Et seule confirmation toute personnelle, celle que j'aime décidément beaucoup, beaucoup ce col du Galibier que j'ai franchi pour la première fois à l'âge de 17 ans (en voiture) et qui m'a marqué pour la vie. Le Galibier, je ne sais pourquoi, n'est pas un col comme les autres : c'est un col révélateur de quoi vous êtes fait. Henri Desgrange avait vu juste!
L'étape de demain
Autre difficile mais courte étape demain entre Modane et l'Alpe d'Huez (110 kms). S'il est à prévoir qu'Evans tentera encore de limiter les dégâts, il faut aussi s'attendre à une stratégie d'attaque des Schleck car ils doivent gagner un capital temps plus important pour être tranquille dans le contre-la-montre samedi. Un des deux lancera très certainement les hostilités dans le Galibier (l'étape étant courte), obligeant Evans et son équipe à rouler. L'autre attendra sagement son heure pour contrer. On pourrait ainsi voir Franck passer à l'attaque dans le Galibier et tenter d'imiter l'exploit de son jeune frère aujourd'hui. Ce dernier ne se gênera pas si Franck devait être rejoint.

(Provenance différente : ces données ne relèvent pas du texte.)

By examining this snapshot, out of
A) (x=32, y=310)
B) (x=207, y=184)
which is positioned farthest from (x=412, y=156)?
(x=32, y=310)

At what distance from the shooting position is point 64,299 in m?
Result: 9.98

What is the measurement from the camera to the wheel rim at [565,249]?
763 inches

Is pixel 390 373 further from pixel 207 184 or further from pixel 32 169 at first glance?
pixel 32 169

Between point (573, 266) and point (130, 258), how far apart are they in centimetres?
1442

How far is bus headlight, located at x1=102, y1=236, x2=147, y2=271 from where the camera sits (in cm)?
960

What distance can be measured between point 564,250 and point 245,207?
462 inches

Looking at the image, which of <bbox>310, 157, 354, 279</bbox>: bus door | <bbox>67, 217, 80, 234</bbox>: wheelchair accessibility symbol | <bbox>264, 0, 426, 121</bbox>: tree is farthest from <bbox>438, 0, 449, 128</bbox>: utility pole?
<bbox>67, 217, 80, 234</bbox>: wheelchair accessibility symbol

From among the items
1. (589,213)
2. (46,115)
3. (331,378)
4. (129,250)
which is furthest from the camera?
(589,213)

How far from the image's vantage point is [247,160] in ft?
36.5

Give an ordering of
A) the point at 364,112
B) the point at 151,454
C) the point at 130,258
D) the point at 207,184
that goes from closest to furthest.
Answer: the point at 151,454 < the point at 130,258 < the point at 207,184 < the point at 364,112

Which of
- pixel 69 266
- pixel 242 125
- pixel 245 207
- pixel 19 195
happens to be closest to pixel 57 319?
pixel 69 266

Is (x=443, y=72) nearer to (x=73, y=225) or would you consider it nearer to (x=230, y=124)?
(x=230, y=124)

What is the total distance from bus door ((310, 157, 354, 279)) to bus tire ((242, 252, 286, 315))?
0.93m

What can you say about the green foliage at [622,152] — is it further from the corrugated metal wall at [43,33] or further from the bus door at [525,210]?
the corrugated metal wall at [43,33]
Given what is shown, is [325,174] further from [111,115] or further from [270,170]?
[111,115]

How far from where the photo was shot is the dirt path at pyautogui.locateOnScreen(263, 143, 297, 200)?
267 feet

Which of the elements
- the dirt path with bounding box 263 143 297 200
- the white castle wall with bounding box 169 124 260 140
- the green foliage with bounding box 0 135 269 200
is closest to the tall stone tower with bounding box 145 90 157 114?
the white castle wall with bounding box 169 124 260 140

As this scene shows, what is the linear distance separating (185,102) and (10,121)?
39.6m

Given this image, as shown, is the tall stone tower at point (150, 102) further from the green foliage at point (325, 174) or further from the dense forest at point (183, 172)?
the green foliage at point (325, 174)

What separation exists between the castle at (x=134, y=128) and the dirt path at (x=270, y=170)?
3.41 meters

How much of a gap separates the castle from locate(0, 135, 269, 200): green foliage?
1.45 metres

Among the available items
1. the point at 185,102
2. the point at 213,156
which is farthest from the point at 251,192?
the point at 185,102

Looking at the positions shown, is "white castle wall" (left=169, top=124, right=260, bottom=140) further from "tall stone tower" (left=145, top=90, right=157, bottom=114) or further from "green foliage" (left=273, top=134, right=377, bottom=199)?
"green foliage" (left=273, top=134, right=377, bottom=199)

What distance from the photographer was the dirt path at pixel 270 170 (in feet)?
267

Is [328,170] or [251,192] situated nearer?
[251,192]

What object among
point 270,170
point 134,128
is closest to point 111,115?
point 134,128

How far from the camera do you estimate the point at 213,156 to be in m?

Contador ? De deux choses l'une: ou il est cramé et laissera faire, ou il voudra sauver son Tour en visant la victoire d'étape si les jambes sont là. La montée de l'Alpe d'Huez lui convient assez bien.
Attention aux coureurs néerlandais demain pour lesquels gagner à l'Alpe d'Huez est une consécration. Gesink ? Mollema? Hoogeland ?
La course pour les autres maillots
C'est très intéressant aussi dans la course aux trois autres maillots, le vert, les pois et le blanc.
Pour le maillot vert, Cavendish se bat comme un lion et possède toujours 15 petits points d'avance sur Rojas et 70 sur Philippe Gilbert. S'il passe l'étape de demain, ca devrait être tout bon pour Cavendish.
Pour le maillot à pois, difficile de faire plus serré au classement : Vanendert possède deux petits points d'avance sur Samuel Sanchez et Andy Schleck vient de se positionner en 3e position à… 2 points de Sanchez ! La journée de demain sera donc décisive et Andy pourrait très bien aller chercher ce maillot à pois s'il a les mêmes jambes qu'aujourd'hui.
Enfin, la lutte au classement du meilleur jeune est aussi passionnante. Taaramae chez Cofidis est premier avec 33 petites secondes d'avance sur Pierre Rolland chez Europcar. Uran est à 3min10, Coppel à 5min54 et Jeannesson à 5min56. Il ne suffirait que d'une échappée qui aille au bout pour chambouler ce classement.